▸ TEXT SHOWN

======

# Lake Fork of the Gunnison (right to float)



## Riparian (Feb 7, 2009)

I like the idea of flooding the Lake Fork with boaters to force the dickhead rancher to do something stupid. Besides being a pretty stretch of river through one the last authentic, non-I-70 themepark mountain towns, it's a flashpoint in the established right to float. Thanks for the reminder, doughboy. Time for a Lake City roadtrip this summer.


----------



## yetigonecrazy (May 23, 2005)

doughboy said:


> As you know floating season is almost here and I would like to get the word out about the awesome river here in Lake City that is being missed out on. Boat traffic has pretty much disappeared here on the Lake Fork after a lawsuit between landowners and a commercial rafting company. The company had to fold because of financial problems. In the past couple of years there has been only one or two boats besides mine float the stretch from town down. There is a ranch about a mile out of town that has been threatening with lawsuits for a few years now. They seem to get more upset about fishing while floating through the stretch of their ranch, but why give up one right to be able to enjoy another. I have fished alot of rivers and there is not another that even comes close to this one. If you want to be disappointed when you hook up with a little 24 inch cut bow this is the stretch for you. The river needs more boaters (fishing or not). The Lake Fork has pretty short floating season so it would not be hard to get alot more traffic on the river. Please help support the right to float. If landowners get there way on this one your favorite river could be next!

======

▸ TASK DIRECTIONS
Name every forum username that appears in the Lake Fork thread above.

▸ SUPPLIED DATA
======

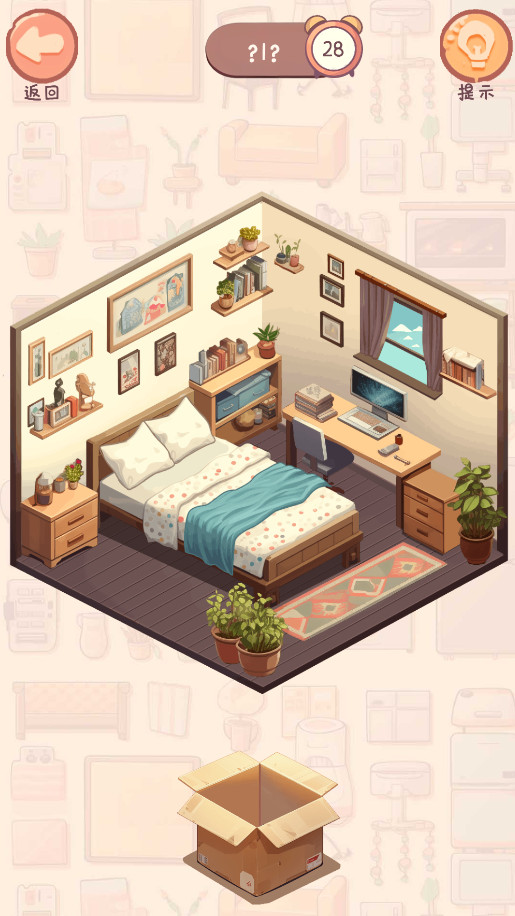 收纳我的小屋最新版截图1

======

▸ PROBLEM SOLUTION
Riparian, yetigonecrazy, doughboy